Regulatory compliance and auditing are integral to financial operations. By granting authorized teams direct data access, organizations can maintain comprehensive records and demonstrate transparency and compliance with greater ease. Let's assume for our fictional company that the accounting team is responsible for this reporting. Ultimately, the amount of control you want to hand over depends on your process ability to backfill, pipeline retries, and organizational processes.

For example, we can allow them to retrieve data without modifying it.

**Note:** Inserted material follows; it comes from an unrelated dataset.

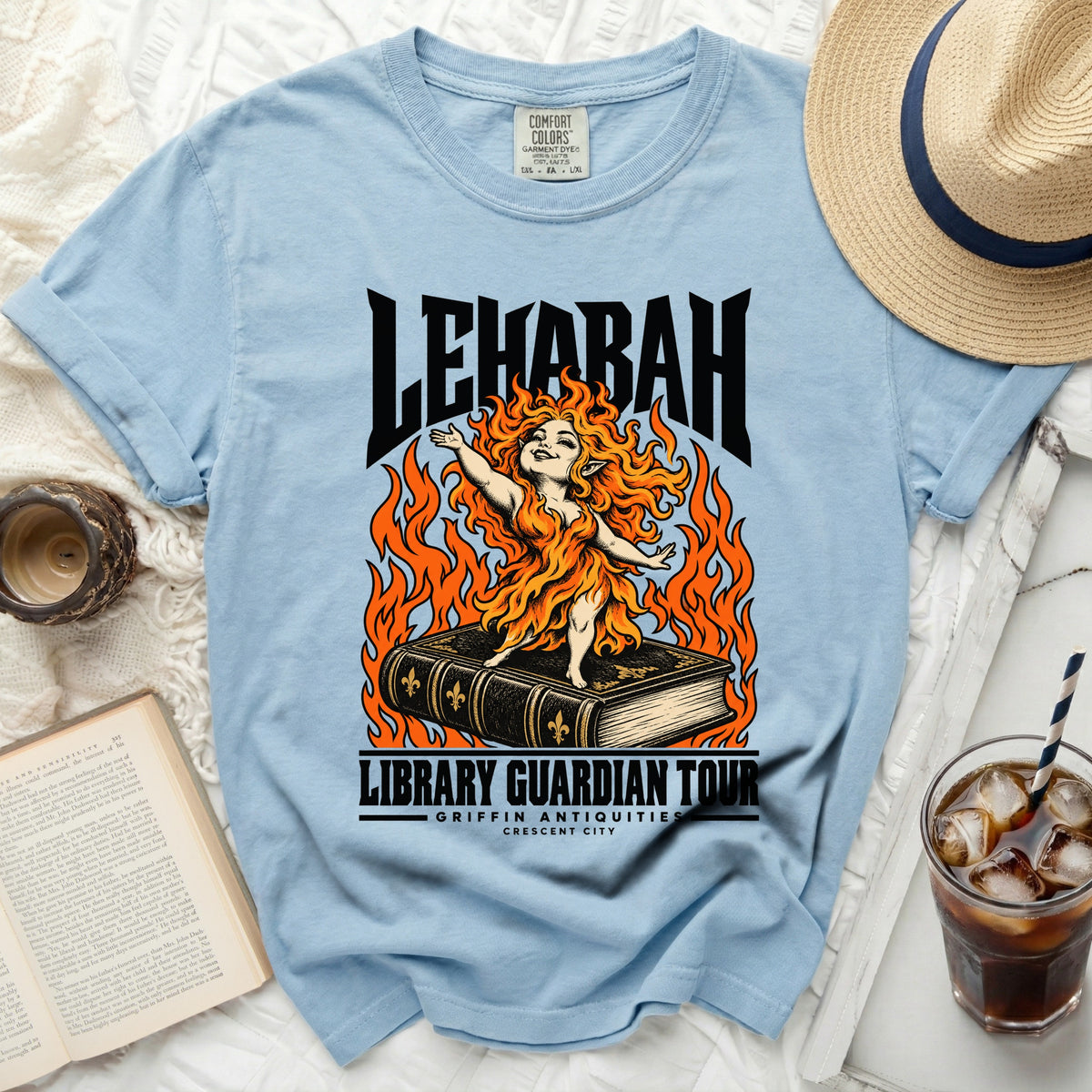 Light blue t-shirt graphic: fire-haired figure on book, "LEHABAH LIBRARY GUARDIAN TOUR" text.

GRANT SELECT ON oil_well_production TO ROLE accounting;
GRANT SELECT ON sand_dumping_data TO ROLE accounting;

Or we can grant USAGE privileges on those schemas to allow the accounting role to see the objects within them.

GRANT USAGE ON SCHEMA your_schema TO ROLE accounting;

Depending on your specific use case, you may need to grant additional privileges such as INSERT, UPDATE, DELETE, or EXECUTE on specific stored procedures.

GRANT INSERT ON sand_dumping_data TO ROLE accounting;

And finally, you can grant access on a schema level for future tables.

GRANT USAGE, SELECT ON SCHEMA your_schema TO ROLE accounting;

Closing Thoughts

We just harnessed the power of simple SQL and expanded datasets to uncover valuable insights and empowered decision-makers with actionable knowledge. Our exploration has showcased the vital role that data plays in steering the industry toward optimized operations, cost-efficiency, and strategic growth.

Whether it's enabling accounting teams to make informed financial decisions or helping field operators fine-tune well productivity, the data we've dissected has become a compass for smarter, more responsive decision-making. In this data-rich landscape, where every bit and byte holds the potential to fuel progress.

I'll be making a seperate post going over how to document processes like these so that future changes are easily applied to new pipelines and datasets.